§ **Problem statement**
Produce an exact copy of all the data below, dropping every image.

- - -

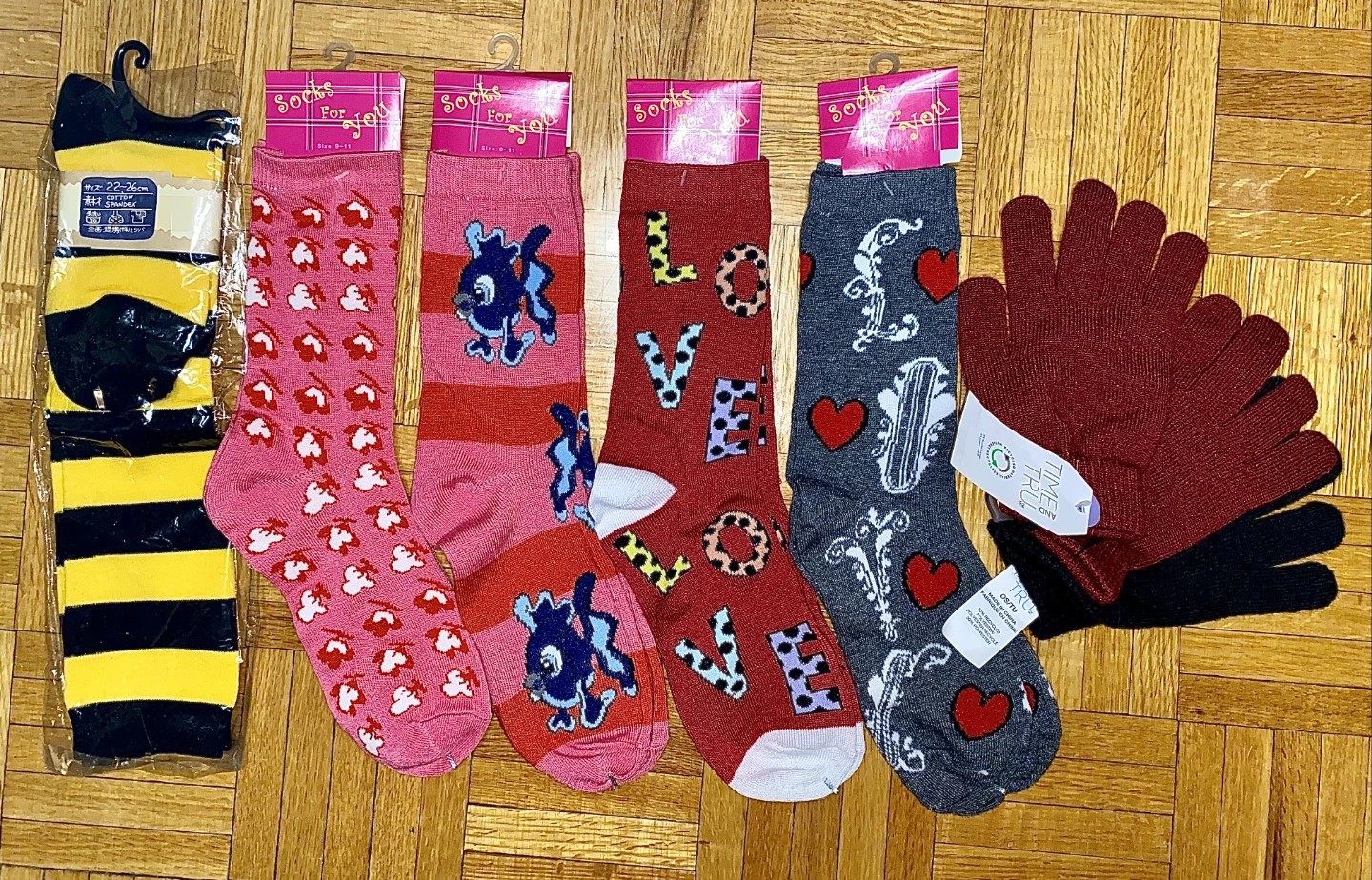 Colorful Socks and Glove Sets - Brand New!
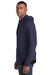 Sport-Tek ST571 Mens Strive PosiCharge Hooded Sweatshirt Hoodie w/ Pouch Pocket True Navy Blue Model Side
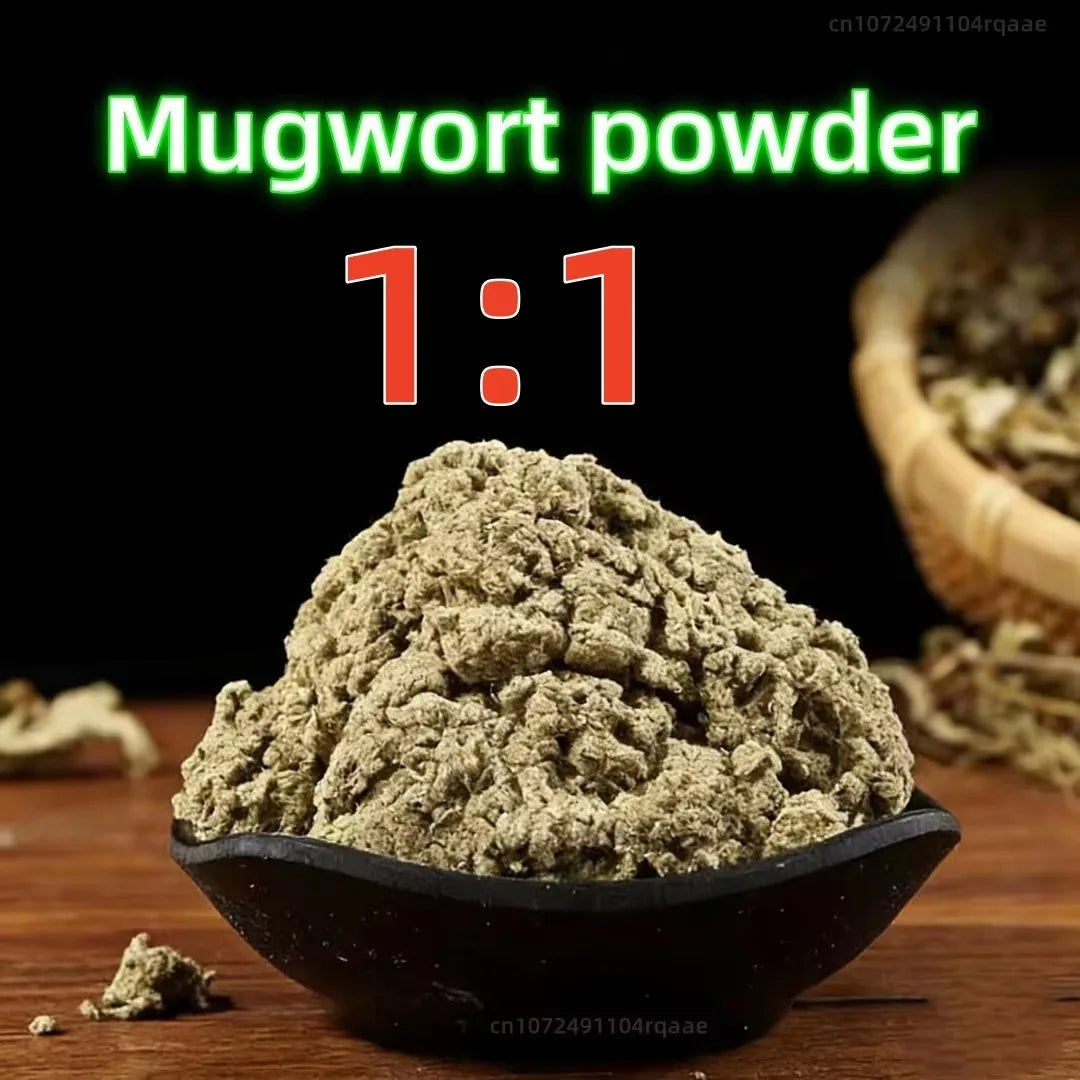 Premium Dried Mugwort Leaves Natural Wormwood Artemisia Argyi for Moxibustion Foot Bath Spa Relaxation Long Lasting Reed Diffuse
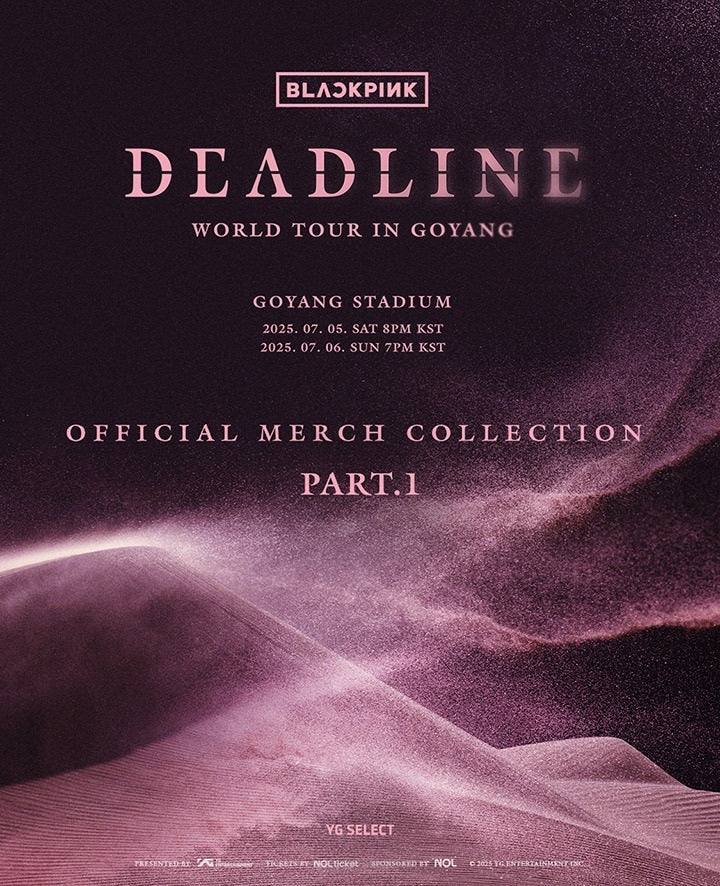 Bộ Hộp Du Lịch BLACKPINK Travel Kit #Deadline Tour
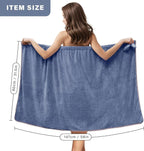 GOSCHE Towel Wrap for Women, Adjustable Shower Wrap Towel - Image 2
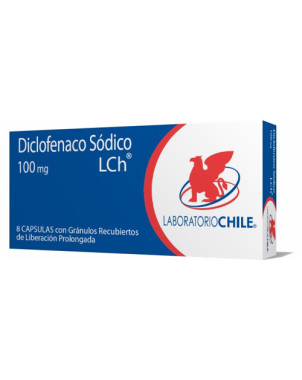 Diclofenaco 100 mg x 8 cápsulas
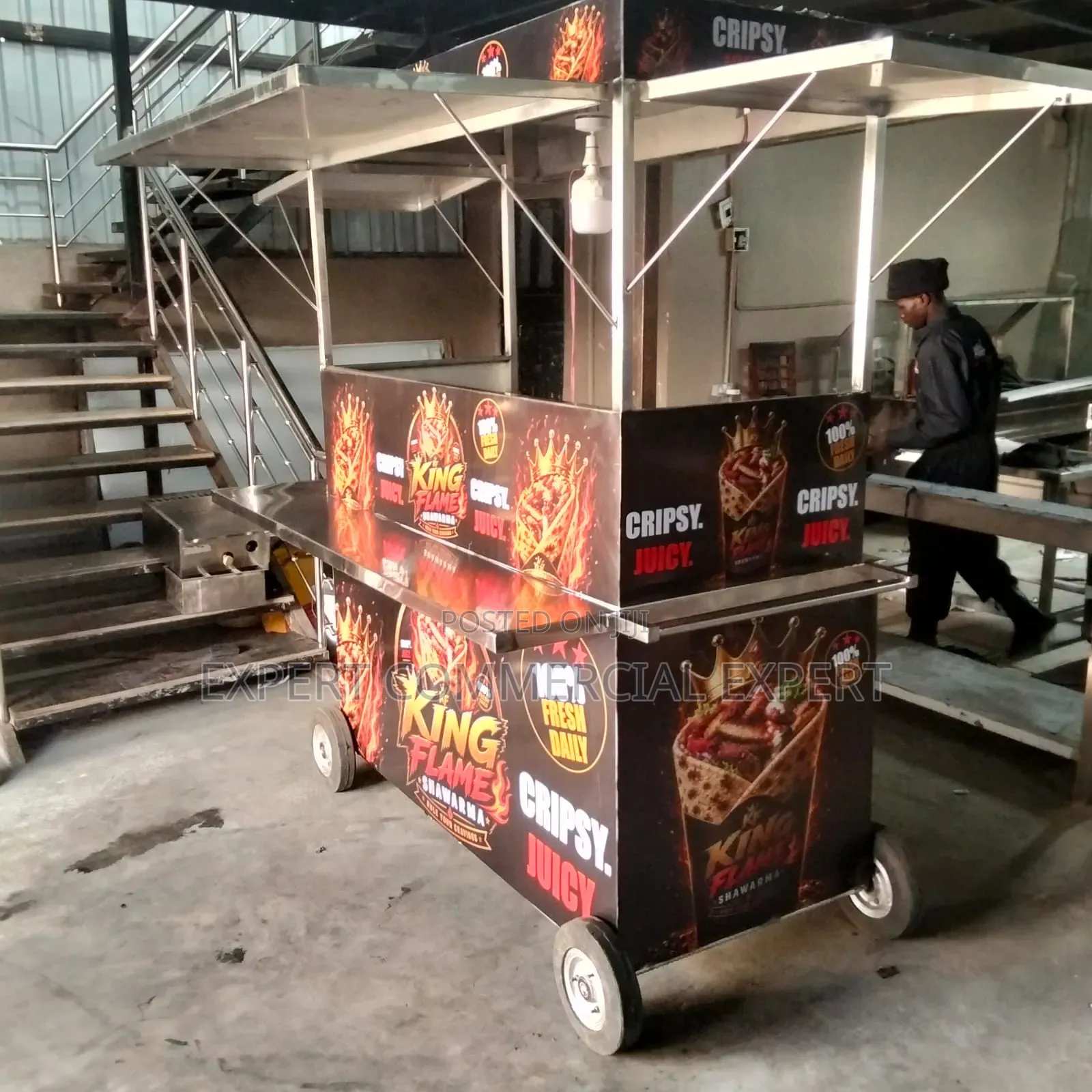 Food Cart Trolley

- - -

§ **Written answer**
 Colorful Socks and Glove Sets - Brand New!
 Sport-Tek ST571 Mens Strive PosiCharge Hooded Sweatshirt Hoodie w/ Pouch Pocket True Navy Blue Model Side
 Premium Dried Mugwort Leaves Natural Wormwood Artemisia Argyi for Moxibustion Foot Bath Spa Relaxation Long Lasting Reed Diffuse
 Bộ Hộp Du Lịch BLACKPINK Travel Kit #Deadline Tour
 GOSCHE Towel Wrap for Women, Adjustable Shower Wrap Towel - Image 2
 Diclofenaco 100 mg x 8 cápsulas
 Food Cart Trolley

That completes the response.